• **Your objective**: State how many lines in this listing include the word "unique", and nothing else.

• **Records for this exercise**:
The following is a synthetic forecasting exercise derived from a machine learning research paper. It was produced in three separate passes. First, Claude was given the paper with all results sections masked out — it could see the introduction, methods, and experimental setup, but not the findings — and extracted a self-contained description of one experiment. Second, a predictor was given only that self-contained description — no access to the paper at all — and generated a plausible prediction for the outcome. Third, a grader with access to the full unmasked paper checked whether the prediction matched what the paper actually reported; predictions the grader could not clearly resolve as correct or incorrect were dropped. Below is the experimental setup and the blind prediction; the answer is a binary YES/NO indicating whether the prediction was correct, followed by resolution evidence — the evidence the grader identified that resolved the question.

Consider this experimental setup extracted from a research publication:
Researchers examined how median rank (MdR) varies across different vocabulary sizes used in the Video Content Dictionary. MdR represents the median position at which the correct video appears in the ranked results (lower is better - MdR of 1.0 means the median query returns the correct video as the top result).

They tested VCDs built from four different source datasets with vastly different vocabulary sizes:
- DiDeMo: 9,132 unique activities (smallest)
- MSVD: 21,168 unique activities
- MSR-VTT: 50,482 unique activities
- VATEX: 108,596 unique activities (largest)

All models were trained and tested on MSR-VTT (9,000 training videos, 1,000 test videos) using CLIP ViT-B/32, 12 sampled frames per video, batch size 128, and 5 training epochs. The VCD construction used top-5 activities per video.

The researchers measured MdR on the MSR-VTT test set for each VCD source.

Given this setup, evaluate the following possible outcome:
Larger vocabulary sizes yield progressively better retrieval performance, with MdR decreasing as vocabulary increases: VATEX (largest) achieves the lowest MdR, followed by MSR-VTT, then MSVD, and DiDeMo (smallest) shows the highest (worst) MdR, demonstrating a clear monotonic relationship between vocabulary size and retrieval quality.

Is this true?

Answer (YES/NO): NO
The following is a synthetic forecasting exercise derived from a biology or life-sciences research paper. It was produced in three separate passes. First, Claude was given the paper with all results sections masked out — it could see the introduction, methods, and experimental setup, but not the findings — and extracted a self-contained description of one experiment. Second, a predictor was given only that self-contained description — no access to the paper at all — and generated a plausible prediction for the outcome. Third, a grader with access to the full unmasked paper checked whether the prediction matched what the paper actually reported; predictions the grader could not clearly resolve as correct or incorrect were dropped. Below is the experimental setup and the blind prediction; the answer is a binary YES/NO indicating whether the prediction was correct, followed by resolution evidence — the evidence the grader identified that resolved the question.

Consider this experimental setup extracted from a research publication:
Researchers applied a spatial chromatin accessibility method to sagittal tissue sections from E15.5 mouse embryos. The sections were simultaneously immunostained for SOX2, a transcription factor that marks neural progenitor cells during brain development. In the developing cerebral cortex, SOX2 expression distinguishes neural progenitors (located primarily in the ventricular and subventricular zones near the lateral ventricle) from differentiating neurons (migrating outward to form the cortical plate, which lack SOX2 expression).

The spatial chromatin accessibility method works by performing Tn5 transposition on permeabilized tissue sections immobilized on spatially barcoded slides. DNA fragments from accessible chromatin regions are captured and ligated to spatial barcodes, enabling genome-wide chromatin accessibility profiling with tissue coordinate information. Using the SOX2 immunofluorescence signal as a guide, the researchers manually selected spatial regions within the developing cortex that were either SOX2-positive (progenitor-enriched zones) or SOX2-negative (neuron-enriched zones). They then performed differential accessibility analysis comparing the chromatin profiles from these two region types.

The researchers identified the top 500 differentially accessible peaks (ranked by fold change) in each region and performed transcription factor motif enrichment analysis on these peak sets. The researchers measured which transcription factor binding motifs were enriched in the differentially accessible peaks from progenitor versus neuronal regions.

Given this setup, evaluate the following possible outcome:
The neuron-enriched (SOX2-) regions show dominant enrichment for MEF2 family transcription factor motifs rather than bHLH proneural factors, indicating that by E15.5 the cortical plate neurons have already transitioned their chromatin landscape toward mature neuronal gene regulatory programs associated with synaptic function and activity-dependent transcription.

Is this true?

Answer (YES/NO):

• **Response**: 4